- [WRITTEN INSTRUCTION A] In the passage about Phil Moore, in what year did he become Marilyn's vocal coach?

- [PROVIDED PASSAGE]
Phil Moore (shown above with Marilyn in 1951) was the first salaried black musician to work at a major Hollywood studio. He became Marilyn’s vocal coach in 1948, and photographer J.R. Eyerman first captured his work with the then little-known starlet that November, in a series uncovered by the LIFE archive in 2011. Alongside Fred Karger and Hal Schaefer, Moore was one of Marilyn’s key musical mentors.
He coached her for Gentlemen Prefer Blondes (1953), and commented, “She always sounds as if she’s just waking up. You’d be surprised what kind of effect that has on male listeners.” Phil also saw Marilyn socially when she was a neighbour of his then-girlfriend, the actress and singer Dorothy Dandridge, on Hilldale Avenue, West Hollywood in 1952. (Marilyn and Dorothy first met at the Actors Lab in 1947.)
Over at JSTOR Daily, Ashawnta Jackson looks back on Phil Moore’s remarkable career.

- [SOURCE RECORDS]
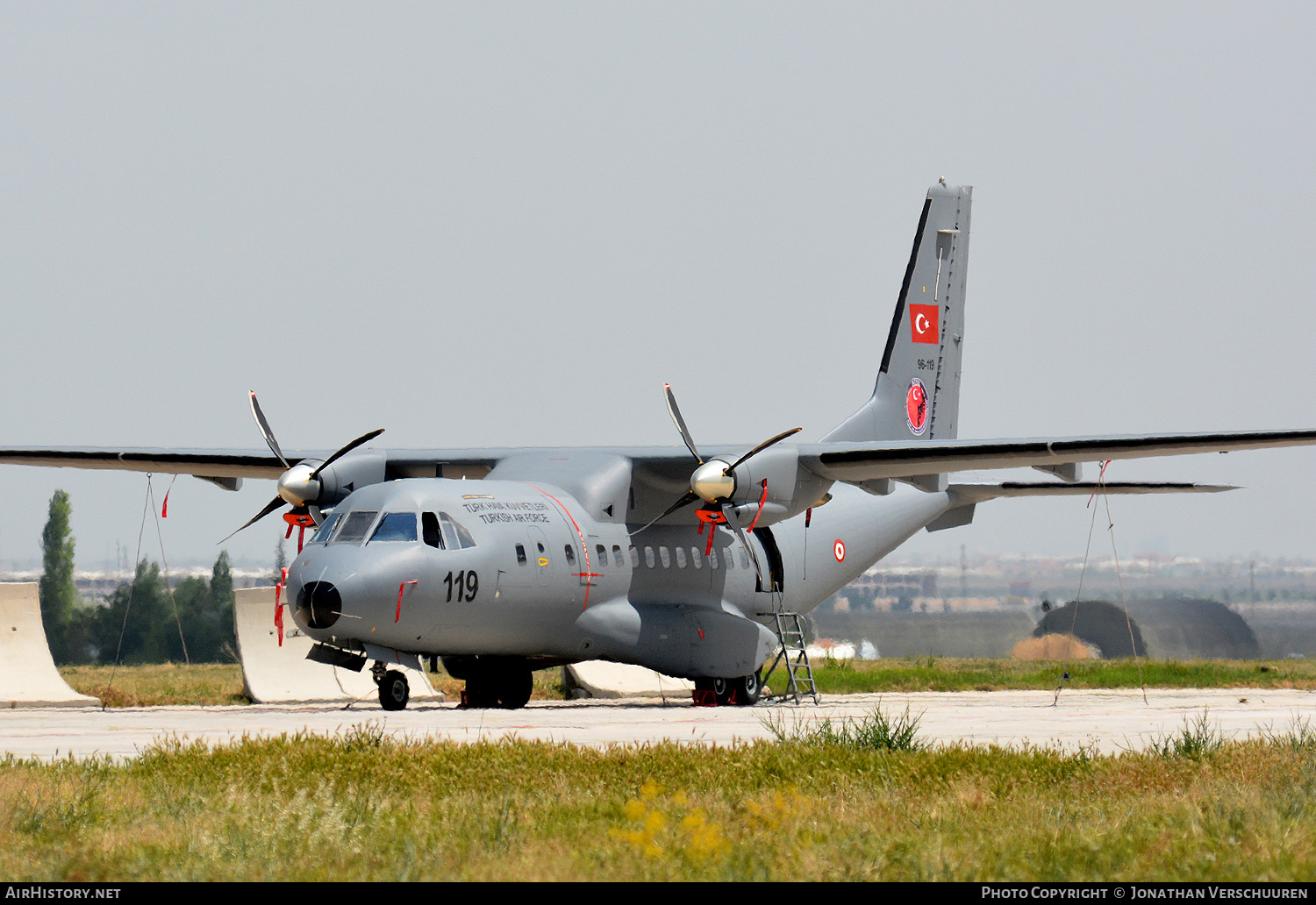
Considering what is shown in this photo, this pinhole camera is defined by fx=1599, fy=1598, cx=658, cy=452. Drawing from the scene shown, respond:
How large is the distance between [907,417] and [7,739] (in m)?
19.0

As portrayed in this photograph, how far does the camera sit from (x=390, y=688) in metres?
22.4

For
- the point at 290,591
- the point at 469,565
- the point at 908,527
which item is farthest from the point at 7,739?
the point at 908,527

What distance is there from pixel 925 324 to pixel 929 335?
262 millimetres

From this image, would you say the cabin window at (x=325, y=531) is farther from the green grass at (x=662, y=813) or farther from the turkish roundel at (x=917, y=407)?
the turkish roundel at (x=917, y=407)

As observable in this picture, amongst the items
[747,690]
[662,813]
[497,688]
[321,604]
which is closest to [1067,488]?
[747,690]

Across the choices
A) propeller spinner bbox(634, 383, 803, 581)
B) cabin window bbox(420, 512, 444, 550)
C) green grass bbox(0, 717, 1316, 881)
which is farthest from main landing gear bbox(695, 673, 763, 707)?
green grass bbox(0, 717, 1316, 881)

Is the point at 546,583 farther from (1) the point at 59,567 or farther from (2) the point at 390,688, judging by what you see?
(1) the point at 59,567

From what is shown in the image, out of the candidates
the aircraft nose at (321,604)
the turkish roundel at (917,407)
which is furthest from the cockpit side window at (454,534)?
the turkish roundel at (917,407)

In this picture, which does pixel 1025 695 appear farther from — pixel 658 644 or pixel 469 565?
pixel 469 565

- [WRITTEN INSTRUCTION B] Rewrite the stretch of the entries from the line containing "In this picture, which" through the end of the entries, replacing "farther" with "further" and leaving everything else unchanged.

- [EXERCISE ANSWER A] 1948

- [EXERCISE ANSWER B]
In this picture, which does pixel 1025 695 appear further from — pixel 658 644 or pixel 469 565?
pixel 469 565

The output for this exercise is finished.